> We had weeks to ship what ended up being a million lines of code... Five months later, the repository contains on the order of a million lines of code across application logic, infrastructure, tooling, documentation, and internal developer utilities. Over that period, roughly 1,500 pull requests have been opened and merged with a small team of just three engineers driving Codex. This translates to an average throughput of 3.5 PRs per engineer per day, and surprisingly the throughput has increased as the team has grown to now seven engineers. Importantly, this wasn’t output for output’s sake: the product has been used by hundreds of users internally, including daily internal power users.
That's an insane level of throughput. What's a good baseline? Prior to agentic coding, whats the typical number of PRs engineers were expected to push? Maybe a 2-10?
Do people feel the software has gotten better in the last 6 months?

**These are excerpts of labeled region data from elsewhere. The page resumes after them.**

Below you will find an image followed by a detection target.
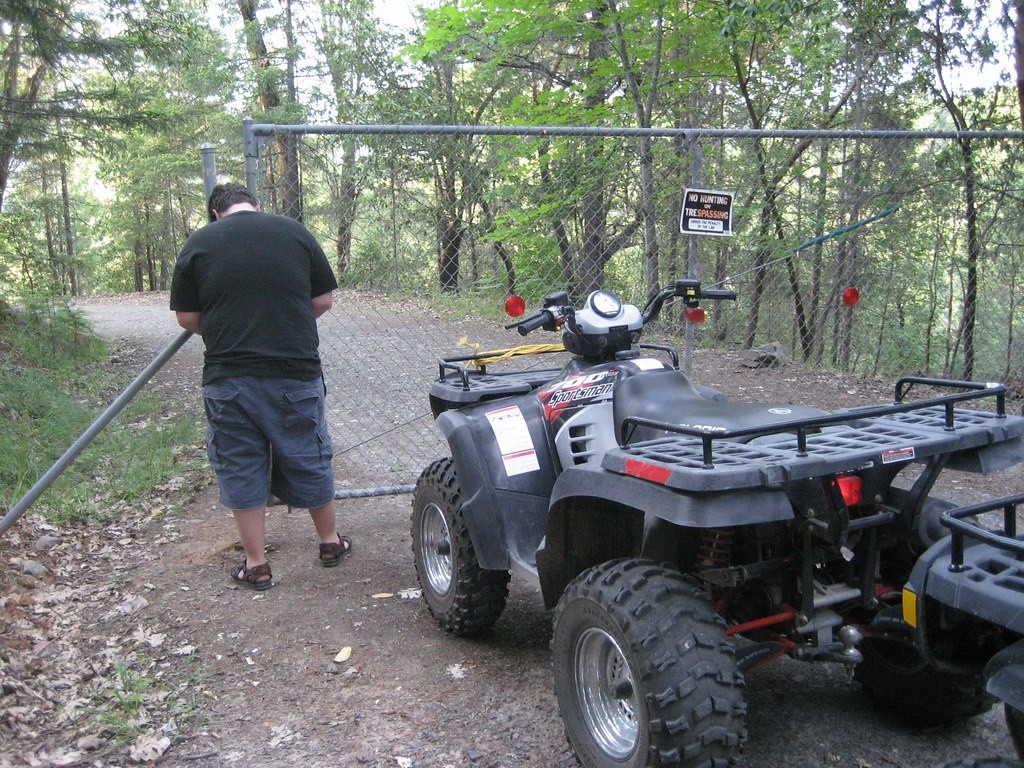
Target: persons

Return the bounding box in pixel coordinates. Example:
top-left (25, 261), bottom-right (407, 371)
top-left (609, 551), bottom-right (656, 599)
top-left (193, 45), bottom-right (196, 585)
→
top-left (169, 182), bottom-right (353, 591)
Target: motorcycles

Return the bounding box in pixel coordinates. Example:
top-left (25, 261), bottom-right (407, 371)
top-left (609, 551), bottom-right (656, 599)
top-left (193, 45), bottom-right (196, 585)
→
top-left (408, 276), bottom-right (1024, 768)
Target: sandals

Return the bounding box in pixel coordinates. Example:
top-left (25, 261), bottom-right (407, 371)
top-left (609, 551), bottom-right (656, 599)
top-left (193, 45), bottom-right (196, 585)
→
top-left (231, 558), bottom-right (273, 590)
top-left (319, 532), bottom-right (352, 568)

The number of engs is prob the same so we should expect maybe 5x faster cycle in major software apps, but I don't see it. The AI apps do change very fast but given its a very new field, I'd expect as much. But outside of that, I don't see it.
They never specified what exactly the product was, without which it's impossible to judge the post.

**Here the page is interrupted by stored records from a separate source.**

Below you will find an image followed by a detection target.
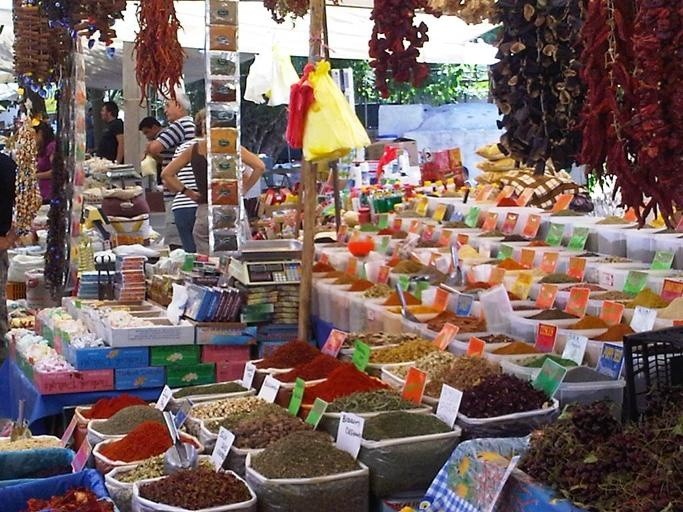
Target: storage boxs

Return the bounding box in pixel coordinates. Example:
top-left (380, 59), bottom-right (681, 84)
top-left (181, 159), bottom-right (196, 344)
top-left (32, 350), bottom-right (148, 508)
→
top-left (367, 137), bottom-right (418, 167)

For some reason most of the uses of "agents" are to build yet other AI products, it's turtles all the way down. Maybe that says more about the field of harnesses than it does about the power of "agents".

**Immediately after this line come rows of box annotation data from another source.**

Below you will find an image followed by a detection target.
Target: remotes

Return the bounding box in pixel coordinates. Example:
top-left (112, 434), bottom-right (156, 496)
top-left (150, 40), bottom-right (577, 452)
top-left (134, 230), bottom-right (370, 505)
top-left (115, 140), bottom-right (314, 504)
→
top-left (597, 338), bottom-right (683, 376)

I’ve been vibe coding a lot over the past year or so, and I think I’m going to stop. In fact, I sort of want to challenge myself to see, can I go back to a sort of the fork in the road with the old copilot autocomplete workflow and really maximize that. Be in the drivers seat for most of the code being written, but find ways to use AI to really enhance the flow state / remove blockers. Tools only minimal actual code generation.
> ended up being a million lines of code
This almost reeks of "I've never cleaned up our code base because there is too much code, and didn't even bother having agents/LLM cleaning them up".
You almost never need a million lines of code - this includes your software, infra, testing and operational tools. You didn't ship the linux kernel in 3 weeks and you know it. The code is already speghetti and it achieve the basic functions OK but it will harder and harder to simplify and untangle and maintain.
> should expect maybe 5x faster cycle in major software apps
To what end and what would that even look like though? Enshittifying everything at maximum speed? The apps/platforms I use regularly - GitHub, Spotify, Google maps (just to name a few), have gotten noticeably shittier in recent times.
This is a lot tamer than what Claude Code's team claims tbf.
[dead]
It is likely better because AI agents make access to domain knowledge easier. However, I would wager that the problem is people don’t remember the code well. The problems are going to be long-term as the pace of change increases.
If you think about it, successful products rely on designing well-thought-out experiences, customer discovery (see all the Forward-Deployed Enginneer job listings at OpenAI) so the code velocity somewhat becomes irrelevant.
If you’re solving the right problem and you’ve got a good team then competitive advantage comes from somewhere OUTSIDE of code velocity.
The more important question I think is does faster code yield more value long-term? At the moment, it’s like yeah we do 3.5 pull requests per day.
I’m thinking, great, good for you. You could also combine three pull requests into one and then you’re doing 1 per day. This is quantitative data that doesn’t really mean anything tangible.
Here's a fun one: firefox lists its current count at about 2.5M LOC, from roughly 1M commits during the years.
You end up with about 3 lines added per commit, which is not ridiculous when you consider that most would be editions rather than full additions.
Here, we have 1500 PRs and 1M LOC, which is about 650 added LOC per PR. Remember, not 650 lines total in the PR, but +650 balance after additions-removals.
Fun questions for attentive readers:
- What does a project growing at a rate of one full firefox-codebase worth of LOC per year look like, a decade down the line?
- What does the line count say about the verbosity of the tool, and what does it say about outcomes that the purpose of the project isn't clearly disclosed?
- Do we have reasons to care about LOC in a world where we don't write code manually? What happens to token usage numbers when the codebase is significantly larger?
- If it was confirmed that LLM usage blows up your line count, what's the implication for codebases that want to return to manual coding after months of usage? (Say, because the tool gets expensive).